D’altro canto, mentre molti datori di lavoro si rifiutano di negoziare un aumento salariale, altri rivendicano di retribuire i loro dipendenti con una paga già più alta di quella, di 69 rand, fissata dal Dipartimento del Lavoro, cioè intorno agli 80 o 90 rand al giorno. E rivendicano anche il fatto di offrire in aggiunta alloggio a molti dei loro dipendenti e altro tipo di sostegno, come riportato da testimonianze sui giornali locali.

Intanto, il Premier della regione del Western Cape, Helen Zille, e leader del Democratic Alliance, il maggior partito di opposizione di ANC, la forza politica al governo dalla caduta del regime dell’apartheid nel 1994, oltre che ex giornalista e attivista anti-apartheid, ha invitato il Ministro del Lavoro, Mildred Oliphant’s, a riunire le parti interessate per raggiungere un accordo e porre fine a tensioni che potrebbero altrimenti avere serie ripercussioni sull’industria alimentare e sulle centinaia di migliaia di persone che da essa dipendono.
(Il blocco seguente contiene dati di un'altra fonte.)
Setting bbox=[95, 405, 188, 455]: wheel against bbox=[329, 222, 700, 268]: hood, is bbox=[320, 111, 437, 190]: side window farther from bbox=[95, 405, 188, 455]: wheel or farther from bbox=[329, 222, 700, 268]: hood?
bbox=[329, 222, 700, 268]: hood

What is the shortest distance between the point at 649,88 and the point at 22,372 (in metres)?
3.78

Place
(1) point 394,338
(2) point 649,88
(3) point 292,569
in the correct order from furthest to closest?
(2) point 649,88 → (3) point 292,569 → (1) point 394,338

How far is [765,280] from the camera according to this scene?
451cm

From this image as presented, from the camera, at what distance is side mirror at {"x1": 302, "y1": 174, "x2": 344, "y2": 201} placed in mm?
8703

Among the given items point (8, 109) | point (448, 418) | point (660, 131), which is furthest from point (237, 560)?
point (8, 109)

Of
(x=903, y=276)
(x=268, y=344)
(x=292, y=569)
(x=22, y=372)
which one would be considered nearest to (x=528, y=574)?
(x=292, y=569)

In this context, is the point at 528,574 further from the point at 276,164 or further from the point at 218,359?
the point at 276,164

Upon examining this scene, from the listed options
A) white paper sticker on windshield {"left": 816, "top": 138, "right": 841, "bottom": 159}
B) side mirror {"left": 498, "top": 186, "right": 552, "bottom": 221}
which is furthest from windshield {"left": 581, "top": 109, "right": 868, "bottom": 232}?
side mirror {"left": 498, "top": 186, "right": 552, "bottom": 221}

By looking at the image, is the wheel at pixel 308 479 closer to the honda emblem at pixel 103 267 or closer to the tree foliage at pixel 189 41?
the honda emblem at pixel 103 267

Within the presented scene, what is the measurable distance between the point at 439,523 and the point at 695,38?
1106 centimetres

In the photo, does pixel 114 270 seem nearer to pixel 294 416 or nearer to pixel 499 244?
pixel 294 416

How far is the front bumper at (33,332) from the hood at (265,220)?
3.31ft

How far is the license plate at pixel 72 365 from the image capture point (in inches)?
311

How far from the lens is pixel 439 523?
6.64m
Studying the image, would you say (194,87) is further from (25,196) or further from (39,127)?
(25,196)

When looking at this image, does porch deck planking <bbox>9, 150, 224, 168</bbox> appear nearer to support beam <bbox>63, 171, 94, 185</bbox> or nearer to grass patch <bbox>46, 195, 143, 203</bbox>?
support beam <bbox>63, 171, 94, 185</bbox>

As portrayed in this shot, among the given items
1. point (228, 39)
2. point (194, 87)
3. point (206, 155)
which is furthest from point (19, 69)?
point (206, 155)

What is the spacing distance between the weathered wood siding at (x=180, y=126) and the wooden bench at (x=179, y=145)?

Dichiarazioni a cui il Ministro, attraverso il suo portavoce, Musa Zondi, ha risposto che “non c’è molto che il Ministero può fare se non appellarsi alle parti interessate e invitarle a negoziare”. E ha aggiunto che le decisioni di settore nello stabilire il minimo salariale e la contrattazione collettiva sono due processi differenti, dando una spallata alle dichiarazioni del Presidente dell’AgriSa, il sindacato dei proprietari agricoli, il quale aveva dichiarato di non avere il mandato per intervenire nei negoziati con COSATU, la federazione dei sindacati sudafricani.

Il Presidente provinciale di COSATU, Tony Ehrenreich, descrive la situazione dei lavoratori agricoli come “una bomba a orologeria che potrebbe esplodere da un momento all’altro” riferendosi alle loro condizioni di lavoro e salariali. Gi scioperi di questi giorni, come anche quelli di novembre scorso, sono spontanei, mancano di una leadership e non sono organizzati dai sindacati, visto che solo il 6% dei lavoratori agricoli vi è iscritto, ha aggiunto descrivendo il suo un ruolo di sostegno ai manifestanti che ha invitato a sindacalizzarsi o a organizzarsi e negoziare direttamente con i datori di lavoro.

Intanto si teme per un’altra ondata di scioperi nel settore minerario. È infatti di questa mattina la notizia battuta dall’agenzia Reuters secondo cui un numero non specificato di lavoratori dell’Anglo American Platinum Limited (AMPLATS) hanno iniziato a scioperare presso le miniere di Khomanani, Thembelani e Tumela il giorno dopo che il primo produttore mondiale di platino ha annunciato di volere tagliare circa 14.000 posti di lavoro.